Re: [Openvpn-devel] Better error recognition and error/status reporting to the mgmt i/f

Selva Fri, 22 Sep 2017 09:56:40 -0700

Hi David,

Thanks for taking time to look through this and for your well-considered
response.


Given that I may not remember the details when we get back to this topic,
let me add a few remarks.

On Thu, Sep 21, 2017 at 6:00 PM, David Sommerseth <openvpn@sf.lists.
topphemmelig.net> wrote:

> On 14/09/17 21:21, Selva wrote:
> > Hi,
>
> Hi Selva,
>
> Sorry for the long wait.  Things have been quite busy since that meeting.
>
> >
> > Quoting from the meeting logs:
> >
> >
> >     Discussed having more fine-grained signalling from OpenVPN to OpenVPN
> >     GUI. The lack of clear signals from OpenVPN to OpenVPN GUI has been a
> >     rather common problem:
> >
> >
> >
> >     <https://github.com/OpenVPN/openvpn-gui/issues/168#issuecom
> ment-305243166>
> >     <https://github.com/OpenVPN/openvpn-gui/issues/9>
> >     <https://github.com/OpenVPN/openvpn-gui/issues/183>
> >
> >
> >
> >     This problem is probably not limited to OpenVPN GUI (Windows), but
> also
> >     affects other GUI's like NetworkManager. It was agreed that the best
> >     approach is that Selva, mattock and others involved on the Windows
> side
> >     come up with a PoC or "RFC" of how this issue could be tackled ...
> >     OpenVPN core will then be modified if necessary.
> >
> >
> > No time to write an "RFC" or such for something of this sort, but here
> > are some comments/suggestions:
> >
> > 0. Do not send a status message that reads "CONNECTED, SUCCESS" to the
> > management when there has been critical errors such as: failed to add
> > routes or to set ipv6 address using the service or to talk to the
> > service, etc.. Send something like "CONNECTED,ERROR".
>
> I agree that "CONNECTED, SUCCESS" is wrong if routing or other network
> configuration related details fails.  On the other side,
> "CONNECTED,ERROR" have an interesting contradiction; almost sounds like
> an oxymoron.
>

FWIW, we do currently use "CONNECTED,ERROR" in some situations.
And, of late, the Windows GUI has learned not to bandy about the green
icon in such cases.

Not to say that this is good usage language-wise... Still better than
ERROR_SUCCESS which is the "error code" for success in WIndows API.

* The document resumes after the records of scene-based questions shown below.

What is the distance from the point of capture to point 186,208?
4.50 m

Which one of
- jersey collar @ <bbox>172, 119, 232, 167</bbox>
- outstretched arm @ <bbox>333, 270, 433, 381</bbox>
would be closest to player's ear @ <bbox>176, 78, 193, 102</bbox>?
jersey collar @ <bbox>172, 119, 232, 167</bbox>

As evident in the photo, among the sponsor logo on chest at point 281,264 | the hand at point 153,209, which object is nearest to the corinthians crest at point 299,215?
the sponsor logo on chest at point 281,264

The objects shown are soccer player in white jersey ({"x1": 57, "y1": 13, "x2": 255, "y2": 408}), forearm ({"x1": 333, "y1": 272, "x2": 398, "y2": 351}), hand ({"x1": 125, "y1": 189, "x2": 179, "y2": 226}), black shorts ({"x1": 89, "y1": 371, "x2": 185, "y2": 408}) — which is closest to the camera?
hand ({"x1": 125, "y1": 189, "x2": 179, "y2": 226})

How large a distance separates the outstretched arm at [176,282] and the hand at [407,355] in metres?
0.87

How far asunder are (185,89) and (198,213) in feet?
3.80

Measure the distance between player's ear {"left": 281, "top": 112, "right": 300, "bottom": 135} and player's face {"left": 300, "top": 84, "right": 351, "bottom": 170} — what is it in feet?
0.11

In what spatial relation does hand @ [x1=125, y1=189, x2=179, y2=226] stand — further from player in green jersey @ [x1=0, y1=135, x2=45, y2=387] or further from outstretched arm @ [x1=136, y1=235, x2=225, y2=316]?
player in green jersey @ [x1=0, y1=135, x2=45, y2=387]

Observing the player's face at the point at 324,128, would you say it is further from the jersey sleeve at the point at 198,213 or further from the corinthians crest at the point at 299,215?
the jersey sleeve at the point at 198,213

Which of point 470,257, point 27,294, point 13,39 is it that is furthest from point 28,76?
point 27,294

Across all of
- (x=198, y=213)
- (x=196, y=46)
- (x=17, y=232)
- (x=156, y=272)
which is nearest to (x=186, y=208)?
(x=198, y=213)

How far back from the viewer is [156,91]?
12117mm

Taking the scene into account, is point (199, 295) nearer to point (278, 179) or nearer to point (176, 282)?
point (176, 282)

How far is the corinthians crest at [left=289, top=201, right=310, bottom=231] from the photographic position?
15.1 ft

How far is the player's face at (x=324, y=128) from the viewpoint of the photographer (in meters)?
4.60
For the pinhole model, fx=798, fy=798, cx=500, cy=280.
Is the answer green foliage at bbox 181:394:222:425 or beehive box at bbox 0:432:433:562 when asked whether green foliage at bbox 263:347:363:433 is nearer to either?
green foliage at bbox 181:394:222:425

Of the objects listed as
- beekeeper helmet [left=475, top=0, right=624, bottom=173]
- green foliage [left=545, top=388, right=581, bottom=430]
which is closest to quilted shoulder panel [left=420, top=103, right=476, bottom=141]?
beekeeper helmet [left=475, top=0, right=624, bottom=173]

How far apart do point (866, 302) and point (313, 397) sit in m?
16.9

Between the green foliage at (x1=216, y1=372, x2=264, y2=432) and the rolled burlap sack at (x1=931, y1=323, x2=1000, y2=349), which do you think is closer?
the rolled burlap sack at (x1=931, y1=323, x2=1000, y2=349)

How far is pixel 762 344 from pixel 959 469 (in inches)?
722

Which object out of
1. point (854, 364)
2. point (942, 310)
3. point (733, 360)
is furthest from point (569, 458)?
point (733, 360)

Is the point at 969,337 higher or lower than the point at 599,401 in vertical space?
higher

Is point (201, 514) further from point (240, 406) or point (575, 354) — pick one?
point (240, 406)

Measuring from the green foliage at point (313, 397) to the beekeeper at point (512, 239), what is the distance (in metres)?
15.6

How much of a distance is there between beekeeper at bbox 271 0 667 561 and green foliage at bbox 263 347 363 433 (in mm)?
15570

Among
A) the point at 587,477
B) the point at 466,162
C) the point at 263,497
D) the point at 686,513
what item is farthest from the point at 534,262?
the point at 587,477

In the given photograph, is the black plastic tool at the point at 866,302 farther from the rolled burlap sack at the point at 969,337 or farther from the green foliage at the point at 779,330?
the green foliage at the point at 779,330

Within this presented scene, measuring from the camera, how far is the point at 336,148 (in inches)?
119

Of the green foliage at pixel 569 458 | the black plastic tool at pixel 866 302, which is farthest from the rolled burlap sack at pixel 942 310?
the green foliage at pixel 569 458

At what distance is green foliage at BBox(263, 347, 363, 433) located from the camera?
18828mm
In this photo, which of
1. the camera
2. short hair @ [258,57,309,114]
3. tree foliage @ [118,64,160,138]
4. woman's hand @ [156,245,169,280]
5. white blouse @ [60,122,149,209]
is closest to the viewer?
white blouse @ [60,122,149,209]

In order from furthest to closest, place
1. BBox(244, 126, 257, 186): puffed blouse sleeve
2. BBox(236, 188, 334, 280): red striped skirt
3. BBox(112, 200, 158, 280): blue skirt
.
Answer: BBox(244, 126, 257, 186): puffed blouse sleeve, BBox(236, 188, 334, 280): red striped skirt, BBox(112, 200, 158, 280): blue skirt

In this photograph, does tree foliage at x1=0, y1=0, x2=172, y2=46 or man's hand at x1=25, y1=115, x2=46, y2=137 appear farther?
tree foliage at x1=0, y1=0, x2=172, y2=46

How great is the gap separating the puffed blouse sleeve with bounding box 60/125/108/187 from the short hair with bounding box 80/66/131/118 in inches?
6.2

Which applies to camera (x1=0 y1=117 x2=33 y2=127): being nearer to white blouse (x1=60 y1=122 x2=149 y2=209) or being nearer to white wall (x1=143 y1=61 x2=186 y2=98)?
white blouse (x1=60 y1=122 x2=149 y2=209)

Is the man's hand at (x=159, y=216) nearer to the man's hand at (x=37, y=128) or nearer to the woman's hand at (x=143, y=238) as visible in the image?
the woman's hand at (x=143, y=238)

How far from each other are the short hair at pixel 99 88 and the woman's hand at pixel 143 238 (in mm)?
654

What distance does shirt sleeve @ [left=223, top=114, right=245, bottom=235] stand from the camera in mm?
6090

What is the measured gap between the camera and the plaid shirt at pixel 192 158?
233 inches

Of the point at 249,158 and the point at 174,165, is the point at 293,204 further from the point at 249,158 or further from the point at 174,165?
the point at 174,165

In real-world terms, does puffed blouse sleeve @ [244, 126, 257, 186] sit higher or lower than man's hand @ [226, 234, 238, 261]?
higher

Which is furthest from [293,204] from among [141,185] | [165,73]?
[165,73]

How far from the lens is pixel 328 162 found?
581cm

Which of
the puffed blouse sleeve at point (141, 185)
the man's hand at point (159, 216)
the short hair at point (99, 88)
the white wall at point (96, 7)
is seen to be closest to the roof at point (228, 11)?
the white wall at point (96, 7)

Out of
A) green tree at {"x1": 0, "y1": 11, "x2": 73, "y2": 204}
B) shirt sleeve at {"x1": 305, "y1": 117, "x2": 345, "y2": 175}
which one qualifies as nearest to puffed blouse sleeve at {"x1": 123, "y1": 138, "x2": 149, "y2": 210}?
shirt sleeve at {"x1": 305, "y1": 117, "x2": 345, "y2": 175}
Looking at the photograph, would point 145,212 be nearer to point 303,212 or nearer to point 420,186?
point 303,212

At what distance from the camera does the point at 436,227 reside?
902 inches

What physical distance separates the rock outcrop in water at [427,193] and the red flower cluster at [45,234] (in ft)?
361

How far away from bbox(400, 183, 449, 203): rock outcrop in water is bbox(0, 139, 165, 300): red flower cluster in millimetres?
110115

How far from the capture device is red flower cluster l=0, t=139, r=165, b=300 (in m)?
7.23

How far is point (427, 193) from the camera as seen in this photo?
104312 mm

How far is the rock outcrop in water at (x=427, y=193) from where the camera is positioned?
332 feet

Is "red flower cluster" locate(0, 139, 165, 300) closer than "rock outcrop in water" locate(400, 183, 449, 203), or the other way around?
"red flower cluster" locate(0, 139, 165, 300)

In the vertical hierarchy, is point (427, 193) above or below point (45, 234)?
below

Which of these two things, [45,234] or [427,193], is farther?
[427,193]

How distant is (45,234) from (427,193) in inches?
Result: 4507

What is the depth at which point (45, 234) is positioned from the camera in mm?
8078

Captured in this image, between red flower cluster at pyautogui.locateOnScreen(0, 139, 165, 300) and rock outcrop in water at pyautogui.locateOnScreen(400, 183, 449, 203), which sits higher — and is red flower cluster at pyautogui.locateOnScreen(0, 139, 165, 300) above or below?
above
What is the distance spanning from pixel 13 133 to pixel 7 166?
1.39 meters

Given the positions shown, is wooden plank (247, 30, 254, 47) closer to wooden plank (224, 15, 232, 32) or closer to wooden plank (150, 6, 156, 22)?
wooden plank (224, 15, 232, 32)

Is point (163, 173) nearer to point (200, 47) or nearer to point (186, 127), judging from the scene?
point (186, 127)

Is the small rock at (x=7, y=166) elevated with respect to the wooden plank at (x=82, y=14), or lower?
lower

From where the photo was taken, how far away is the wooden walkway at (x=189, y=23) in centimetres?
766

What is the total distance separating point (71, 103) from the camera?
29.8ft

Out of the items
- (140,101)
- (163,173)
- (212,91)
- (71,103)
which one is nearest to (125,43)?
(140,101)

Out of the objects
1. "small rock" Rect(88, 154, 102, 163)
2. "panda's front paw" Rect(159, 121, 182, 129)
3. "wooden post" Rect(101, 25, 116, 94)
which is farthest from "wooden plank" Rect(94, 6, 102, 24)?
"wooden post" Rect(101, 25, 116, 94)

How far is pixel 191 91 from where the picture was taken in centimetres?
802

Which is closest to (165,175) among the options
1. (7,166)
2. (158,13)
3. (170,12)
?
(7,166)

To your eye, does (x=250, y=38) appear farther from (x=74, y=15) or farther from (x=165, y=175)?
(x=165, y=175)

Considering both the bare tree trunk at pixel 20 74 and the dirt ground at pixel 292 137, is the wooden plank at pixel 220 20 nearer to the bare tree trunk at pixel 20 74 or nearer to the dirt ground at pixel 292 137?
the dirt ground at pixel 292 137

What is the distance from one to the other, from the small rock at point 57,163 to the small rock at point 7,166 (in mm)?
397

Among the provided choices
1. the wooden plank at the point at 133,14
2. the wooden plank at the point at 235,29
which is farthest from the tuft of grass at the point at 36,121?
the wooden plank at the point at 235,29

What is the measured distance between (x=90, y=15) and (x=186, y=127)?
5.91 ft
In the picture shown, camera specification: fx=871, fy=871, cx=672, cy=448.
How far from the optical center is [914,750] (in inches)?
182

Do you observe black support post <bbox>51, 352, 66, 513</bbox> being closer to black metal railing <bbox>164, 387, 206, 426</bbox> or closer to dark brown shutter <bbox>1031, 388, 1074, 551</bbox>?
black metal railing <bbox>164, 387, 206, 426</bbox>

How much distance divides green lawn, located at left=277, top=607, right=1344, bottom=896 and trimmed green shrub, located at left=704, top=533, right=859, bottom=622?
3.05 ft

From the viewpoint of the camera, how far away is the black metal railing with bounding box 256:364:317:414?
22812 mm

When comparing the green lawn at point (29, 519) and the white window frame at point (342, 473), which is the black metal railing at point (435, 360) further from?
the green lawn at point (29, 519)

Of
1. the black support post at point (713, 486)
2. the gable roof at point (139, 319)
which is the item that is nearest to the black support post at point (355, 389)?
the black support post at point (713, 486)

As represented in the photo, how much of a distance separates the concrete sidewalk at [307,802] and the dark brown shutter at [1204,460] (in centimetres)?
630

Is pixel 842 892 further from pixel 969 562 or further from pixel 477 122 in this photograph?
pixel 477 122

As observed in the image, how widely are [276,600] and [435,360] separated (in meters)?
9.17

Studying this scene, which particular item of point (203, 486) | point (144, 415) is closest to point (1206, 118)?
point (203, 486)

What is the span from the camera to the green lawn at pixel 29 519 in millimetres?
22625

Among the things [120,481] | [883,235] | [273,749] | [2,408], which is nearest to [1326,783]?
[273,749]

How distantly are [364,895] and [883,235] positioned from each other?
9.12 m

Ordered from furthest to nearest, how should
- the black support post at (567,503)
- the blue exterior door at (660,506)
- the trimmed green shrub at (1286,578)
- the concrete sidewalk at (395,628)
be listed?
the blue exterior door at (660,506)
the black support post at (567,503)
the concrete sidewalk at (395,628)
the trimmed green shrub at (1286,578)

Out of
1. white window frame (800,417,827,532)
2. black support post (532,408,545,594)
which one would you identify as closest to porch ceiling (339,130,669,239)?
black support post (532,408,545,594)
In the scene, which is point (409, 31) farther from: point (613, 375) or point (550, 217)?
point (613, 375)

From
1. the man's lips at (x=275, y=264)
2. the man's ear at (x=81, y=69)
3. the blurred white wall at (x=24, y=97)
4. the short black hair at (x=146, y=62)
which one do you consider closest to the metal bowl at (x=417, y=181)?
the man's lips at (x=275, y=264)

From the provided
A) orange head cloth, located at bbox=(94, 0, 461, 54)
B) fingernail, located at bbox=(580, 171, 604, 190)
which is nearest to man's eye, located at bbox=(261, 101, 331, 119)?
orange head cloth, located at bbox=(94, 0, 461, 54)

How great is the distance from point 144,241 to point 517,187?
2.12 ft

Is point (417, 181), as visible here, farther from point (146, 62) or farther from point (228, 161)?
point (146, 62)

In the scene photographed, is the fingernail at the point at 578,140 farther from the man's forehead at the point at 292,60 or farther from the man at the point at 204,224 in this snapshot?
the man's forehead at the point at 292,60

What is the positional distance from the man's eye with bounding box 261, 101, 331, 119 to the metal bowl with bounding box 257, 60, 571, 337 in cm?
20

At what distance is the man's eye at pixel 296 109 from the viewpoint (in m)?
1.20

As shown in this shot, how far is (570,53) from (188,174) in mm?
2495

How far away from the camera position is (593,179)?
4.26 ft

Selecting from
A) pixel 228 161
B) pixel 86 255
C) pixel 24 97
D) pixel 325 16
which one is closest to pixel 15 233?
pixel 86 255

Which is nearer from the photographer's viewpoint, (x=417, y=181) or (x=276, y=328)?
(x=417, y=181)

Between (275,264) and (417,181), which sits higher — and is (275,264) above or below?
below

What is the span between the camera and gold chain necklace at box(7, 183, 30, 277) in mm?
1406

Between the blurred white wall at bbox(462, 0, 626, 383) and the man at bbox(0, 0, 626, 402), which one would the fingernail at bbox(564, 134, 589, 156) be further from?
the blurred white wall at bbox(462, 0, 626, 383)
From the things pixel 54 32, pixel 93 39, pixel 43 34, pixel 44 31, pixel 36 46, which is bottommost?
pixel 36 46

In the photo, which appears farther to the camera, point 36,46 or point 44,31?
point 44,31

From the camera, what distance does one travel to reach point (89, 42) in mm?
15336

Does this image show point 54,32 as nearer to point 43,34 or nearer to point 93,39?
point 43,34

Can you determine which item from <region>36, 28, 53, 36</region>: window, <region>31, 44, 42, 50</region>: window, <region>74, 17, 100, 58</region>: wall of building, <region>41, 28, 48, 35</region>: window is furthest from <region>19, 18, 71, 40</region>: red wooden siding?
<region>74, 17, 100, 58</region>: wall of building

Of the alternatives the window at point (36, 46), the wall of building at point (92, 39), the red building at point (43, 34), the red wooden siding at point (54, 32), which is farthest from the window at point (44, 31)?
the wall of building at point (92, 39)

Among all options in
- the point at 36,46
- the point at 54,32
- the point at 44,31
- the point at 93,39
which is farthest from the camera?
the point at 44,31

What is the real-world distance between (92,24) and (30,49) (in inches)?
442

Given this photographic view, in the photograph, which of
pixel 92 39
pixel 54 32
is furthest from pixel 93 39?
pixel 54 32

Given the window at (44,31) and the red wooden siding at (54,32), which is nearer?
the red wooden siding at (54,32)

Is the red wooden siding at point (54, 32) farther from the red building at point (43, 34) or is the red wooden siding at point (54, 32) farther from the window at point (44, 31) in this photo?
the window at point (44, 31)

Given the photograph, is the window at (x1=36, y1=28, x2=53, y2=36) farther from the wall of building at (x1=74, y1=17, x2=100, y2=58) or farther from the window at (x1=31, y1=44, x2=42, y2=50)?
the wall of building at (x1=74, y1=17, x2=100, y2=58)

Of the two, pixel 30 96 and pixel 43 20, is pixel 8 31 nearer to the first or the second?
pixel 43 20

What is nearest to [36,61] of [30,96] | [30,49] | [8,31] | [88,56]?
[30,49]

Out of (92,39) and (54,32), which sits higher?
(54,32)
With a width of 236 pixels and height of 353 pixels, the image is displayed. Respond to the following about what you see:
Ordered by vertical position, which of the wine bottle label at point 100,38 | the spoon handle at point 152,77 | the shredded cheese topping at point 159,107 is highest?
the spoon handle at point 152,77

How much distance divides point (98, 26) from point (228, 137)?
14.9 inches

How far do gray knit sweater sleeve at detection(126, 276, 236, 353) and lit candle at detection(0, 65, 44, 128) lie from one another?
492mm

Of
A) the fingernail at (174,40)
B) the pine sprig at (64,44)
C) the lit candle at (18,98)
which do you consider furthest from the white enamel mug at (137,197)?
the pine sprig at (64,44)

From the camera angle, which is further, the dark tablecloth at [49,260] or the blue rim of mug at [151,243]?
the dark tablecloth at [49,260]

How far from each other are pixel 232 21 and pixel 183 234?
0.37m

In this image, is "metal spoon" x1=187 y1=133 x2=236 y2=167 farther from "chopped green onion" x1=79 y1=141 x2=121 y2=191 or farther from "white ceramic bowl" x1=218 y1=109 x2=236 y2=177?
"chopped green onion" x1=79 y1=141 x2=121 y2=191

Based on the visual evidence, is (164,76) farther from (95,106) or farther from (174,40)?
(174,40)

> I'd probably prefer something like "CONNECTED,PARTIAL_SUCCESS",
> "CONNECTED,SOME_FAILURES" or something similar.  But can easily tend
> towards a discussion of the colour of the bike shed.  As long as we have
> a clear understanding and documentation of these strings, we're good.
>

Even more fine grained info like CONNECTED,ROUTE_ERRORS etc could be
useful though not essential.


>
> > A status signalling with more fine-grained info to the management would
> > be helpful, but as a short-term fix, just changing SUCCESS to ERROR in
> > some cases may be a good start.
> >
> > 1. Mark all messages to the management as I (for info), W (for warning),
> > N (for non fatal error) etc. -- on some log lines this info is currently
> > missing. I think, part of the problem is not all messages are printed
> > with an M_xx flag.
>
> This sounds like a good idea.  But we need to sync-up with the Access
> Server team, to ensure we won't break anything there.
>

I looked further into this. It seems all messages that arrive without a
flag are
some kind of INFO messages. The problem is related to the fact that M_INFO
not a pure M_xx flag (it is loglevel 1 and M_x flag=0 combined) so it cant
be
x-ored with msg flags to find whether a message is INFO or not. Also the
Mx-flag bits for INFO being 0 makes it not testable by XOR.

Based on that I think all log messages that arrive in the management
without
a flag could be safely treated as some kind of INFO. Or, we could make
sure all messages with bits 4 to 23 of the flag not set (i.e. the M_xx flag
= 0)
are tagged as 'I'. Either would do.


>
> > 2. Mark non-fatal opevpn_execve errors as M_NONFATAL instead of M_WARN
>
> This needs a careful analysis to fully understand the consequences.
> There are quite some areas of the code where openvpn_execve_check() is
> used, which is the instance calling openvpn_execve().
>

I was going after the wrong suspect here. openvpn_execve is ok as is, as
its the caller which should decide what to do with errors. It is
 openvpn_execve_check that could use M_NONFATAL instead of
current M_WARN when instructed to continue after errors.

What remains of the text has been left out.